Free Music Review: seen some hard times...
Hit: 5 Stars

This is one of my favorite albums I first heard it on a record player 8 years ago and the music has haunted me ever since. My husband & I played warm love during our wedding. and now I am able to share its depth with my son who by the way danced to the entire album. It is the perfect wind down album

Free Music Review: simple and sweet
Hit: 5 Stars

Warm Love and Bein' Green make this cd well worth every penny. There is no way that you can hear the opening to Warm Love and not feel all cozy and happy inside. As for Being' Green - well, you just want to weep (in a melancholy R.I.P. Jim Henson sort of way. Long live Kermit!) Order this, you won't be sorry.

Free Music Review: Powerful, Deep, Spiritual
Hit: 4 Stars

Although I am a fan of all of Van's many periods, moods, and styles, I find myself coming back to this album again and again. There's just a certain depth and spirituality to the music, a passion to the playing, that makes this one stand out as a deeply personal and expressive piece of music-making. For me, this album begins Van's long spiritual quest, in which shorter song structures were abandoned for more open, personal tone poems. This album nicely complements and serves as a bookend to Common One, in which Van takes the concepts explored here, both musically and lyrically, and moves them to the next level. "Warm Love" should have been a hit, "Hard Nose" is, to me, a song of redemption for those struggling through the culture wars and Vietnam, and his version of "Being Green" is strangely affecting. If you have relegated this album to Van's B or C list, I think it worth another spin -- you will not be disappointed.

_Information provided_.

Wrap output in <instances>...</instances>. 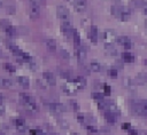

_Aim 1_. List the headline of every review in the album reviews.
_Aim 2_. Pick up the album reviews after their final sentence and continue them.
The data is separate from the album reviews and is not part of them.

_Response 1_.
- seen some hard times...
- simple and sweet
- Powerful, Deep, Spiritual

_Response 2_.
Free Music Review: Mellow Mellow And Bright!
Hit: 5 Stars

There is just something about this album. I'll agree with anyone that it's not in the same category as something like Moondance, Tupelo Honey, and St. Dominic's Preview; but neither is Astral Weeks and Vleeden Fleece. The first three albums (Moondance, etc.) can be considered pop albums for their time while the second two (Astral Weeks...) as well as Hard Nose The Highway can be seen as very personal statements about the artist's life and love of music.

I think the reason why many fan's of Van Morrison don't go to this album as an artistic high point or their favorite is that it doesn't have the emotional extremes that Astral Weeks through Vleeden Fleece have. Instead he touches on the ordinary facets of life with a calm objectiveness that makes for the mellow mood throughout much of the record. The feel kind of reminds me of Frank Sinatra circa 1950's; something like "Song For Swinging Lovers!"

Like Bill Evans (the jazz pianist) the music is very passionate yet not confrontational; instead it is inviting and mature, relaxing yet fun, while maintaining an interesting introspection that is consistent in most of Morrison's work.

Every song on this album is excellent. I always feel quite satisfied after listening to it. Every other album of Morrison's has a couple of songs on it that I either have to be in a certain mood or just don't think is as consistent in it's quality as the other songs. Hard Nose The Highway I have no such complaint; each song is unique yet melody and production-wise relates to each other quite well. I also think it's interesting that he did two covers on this album considering how many songs that he recorded around this time (many of them are on Philosopher's Stone).

Snow In San Anselmo may be the strangest and most experimental song Morrsion ever did. A full choir and very jazzy interludes that follow a somewhat surreal observations. I am especially fond of Autumn Song, it just gently sways in it's on special way, but so does everything on this album....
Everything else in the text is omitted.